Invitation to Lecture

Date: 
Tuesday, February 4, 2014 - 10:00 to Wednesday, February 12, 2014 - 10:00
Venue: 
Coconut Grove Hotel, North Ridge Accra
Topic: “Work, Workers, Working Class: The Ambiguities of ‘Free’ Labour in Colonial Africa”
 

The Department of History (University of Ghana, Legon) and the International Research Center for Work and Human Lifecycle in Global History the University of Humboldt in Germany have the pleasure of inviting members of the University community to a keynote lecture entitled “Work, Workers, Working Class: The Ambiguities of ‘Free’ Labour in Colonial Africa” to be delivered by Professor Frederick Cooper.

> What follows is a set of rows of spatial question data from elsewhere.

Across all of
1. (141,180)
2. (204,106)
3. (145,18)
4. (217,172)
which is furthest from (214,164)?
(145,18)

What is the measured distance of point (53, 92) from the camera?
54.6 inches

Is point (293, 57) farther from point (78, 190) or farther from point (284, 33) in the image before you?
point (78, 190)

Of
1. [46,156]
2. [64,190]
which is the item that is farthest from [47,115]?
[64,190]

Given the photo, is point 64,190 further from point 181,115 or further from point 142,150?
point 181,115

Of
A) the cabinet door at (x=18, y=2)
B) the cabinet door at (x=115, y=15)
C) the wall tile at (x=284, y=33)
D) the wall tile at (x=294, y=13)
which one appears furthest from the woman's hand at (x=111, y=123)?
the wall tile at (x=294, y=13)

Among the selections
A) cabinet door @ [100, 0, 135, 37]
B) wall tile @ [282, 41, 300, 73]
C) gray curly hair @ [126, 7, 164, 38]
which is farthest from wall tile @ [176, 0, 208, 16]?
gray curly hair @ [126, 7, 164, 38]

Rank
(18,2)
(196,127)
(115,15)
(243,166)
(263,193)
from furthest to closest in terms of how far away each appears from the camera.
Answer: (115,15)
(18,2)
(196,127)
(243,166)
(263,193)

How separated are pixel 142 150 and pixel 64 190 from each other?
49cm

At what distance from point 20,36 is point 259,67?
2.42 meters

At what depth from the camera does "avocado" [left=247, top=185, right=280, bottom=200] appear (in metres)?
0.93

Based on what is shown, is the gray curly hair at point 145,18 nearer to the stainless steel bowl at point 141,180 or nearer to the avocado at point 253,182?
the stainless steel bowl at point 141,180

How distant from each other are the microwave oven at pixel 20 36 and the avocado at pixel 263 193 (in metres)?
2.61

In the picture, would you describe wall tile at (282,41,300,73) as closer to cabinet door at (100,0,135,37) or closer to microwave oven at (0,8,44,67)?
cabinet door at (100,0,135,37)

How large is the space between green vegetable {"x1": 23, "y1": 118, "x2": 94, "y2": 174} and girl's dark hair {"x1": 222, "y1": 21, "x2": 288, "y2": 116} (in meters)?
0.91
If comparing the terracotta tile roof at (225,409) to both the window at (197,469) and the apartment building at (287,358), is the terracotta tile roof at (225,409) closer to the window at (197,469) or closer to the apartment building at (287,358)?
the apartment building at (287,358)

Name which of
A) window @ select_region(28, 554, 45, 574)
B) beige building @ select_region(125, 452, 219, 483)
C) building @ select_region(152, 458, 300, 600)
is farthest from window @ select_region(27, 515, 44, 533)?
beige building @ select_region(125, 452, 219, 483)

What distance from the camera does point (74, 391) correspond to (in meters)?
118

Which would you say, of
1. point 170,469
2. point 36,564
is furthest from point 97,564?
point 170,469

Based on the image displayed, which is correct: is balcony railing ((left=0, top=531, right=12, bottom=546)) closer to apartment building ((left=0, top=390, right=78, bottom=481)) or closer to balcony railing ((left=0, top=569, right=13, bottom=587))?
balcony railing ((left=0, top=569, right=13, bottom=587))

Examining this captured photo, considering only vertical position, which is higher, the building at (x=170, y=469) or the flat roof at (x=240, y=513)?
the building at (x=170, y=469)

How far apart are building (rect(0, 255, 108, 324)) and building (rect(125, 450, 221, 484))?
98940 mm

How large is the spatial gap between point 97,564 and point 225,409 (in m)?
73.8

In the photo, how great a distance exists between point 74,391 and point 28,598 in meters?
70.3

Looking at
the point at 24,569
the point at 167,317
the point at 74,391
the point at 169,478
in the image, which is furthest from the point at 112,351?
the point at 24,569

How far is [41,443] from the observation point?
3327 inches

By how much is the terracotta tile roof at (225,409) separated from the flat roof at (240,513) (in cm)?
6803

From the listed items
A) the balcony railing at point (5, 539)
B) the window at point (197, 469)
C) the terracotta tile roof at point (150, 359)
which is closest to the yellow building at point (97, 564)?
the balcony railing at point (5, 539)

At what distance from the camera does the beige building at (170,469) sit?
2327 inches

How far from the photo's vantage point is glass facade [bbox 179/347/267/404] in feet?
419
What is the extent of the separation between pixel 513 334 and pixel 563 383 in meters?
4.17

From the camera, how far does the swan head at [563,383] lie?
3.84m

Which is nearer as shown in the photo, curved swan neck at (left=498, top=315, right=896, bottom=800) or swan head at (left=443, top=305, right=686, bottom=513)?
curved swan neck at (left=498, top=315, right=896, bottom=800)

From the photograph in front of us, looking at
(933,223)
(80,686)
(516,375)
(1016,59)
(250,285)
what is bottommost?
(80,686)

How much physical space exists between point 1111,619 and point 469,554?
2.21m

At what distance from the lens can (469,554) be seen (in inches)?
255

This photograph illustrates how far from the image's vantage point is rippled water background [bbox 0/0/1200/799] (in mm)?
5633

 Date & Time:             Monday, January 20, 2014 at 5.00 pm
 Venue:                       Coconut Grove Hotel, North Ridge Accra

The lecture will open the International Conference on "Pathways into Colonial (and Postcolonial?) Coercion: The creation and evolution of forced labour in Sub Saharan Africa under Colonial Rule,
 1890-1975" to be held in Ho from 21st January 2014 to 25th January 2014.

Please find below a brief profile of keynote speaker:

Frederick Cooper is a Professor of History at New York University, having received his PhD from Yale University in 1974. He specializes in colonization, decolonization, and the contemporary East African history of labour relations, especially plantation slavery and other sorts of agricultural labour relations in coastal Kenya and Zanzibar.  In his Africa since 1940: the Past of the Present (2002) he introduced to the literature the notion of “gatekeeper states.” He is an influential critic of standard colloquialisms such as ‘globalization,’ ‘empire,’ ‘identity’ and ‘development,’ presenting historical evolution of these key terms as an antidote to their chronic oversimplification in current academic parlance.  His own recent books include Colonialism in Question: Theory, Knowledge History (2005) and Decolonization and African Society: The Labor Question in French and British Africa (1996).